Copy out the part of the records that opens with the line containing "Looking at this" and runs to the end of the records, swapping "dark" for "thick" and leaving everything else as it is.

── Input data ──

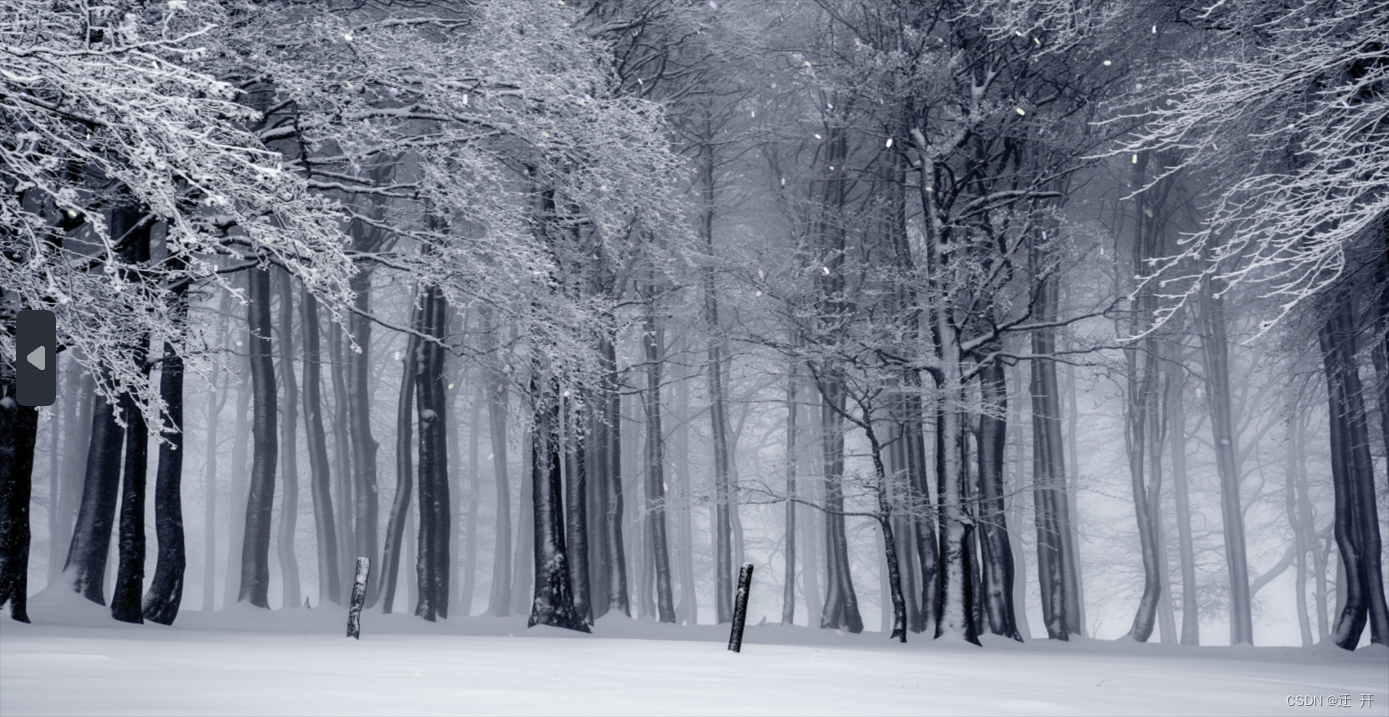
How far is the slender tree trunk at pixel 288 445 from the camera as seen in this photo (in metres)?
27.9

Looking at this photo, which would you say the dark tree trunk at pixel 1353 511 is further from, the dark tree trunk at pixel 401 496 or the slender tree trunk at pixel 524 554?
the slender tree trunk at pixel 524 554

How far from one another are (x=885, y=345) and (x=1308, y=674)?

───

Exercise solution:
Looking at this photo, which would you say the thick tree trunk at pixel 1353 511 is further from, the thick tree trunk at pixel 401 496 or the slender tree trunk at pixel 524 554?
the slender tree trunk at pixel 524 554

How far from one another are (x=885, y=345) and (x=1308, y=674)?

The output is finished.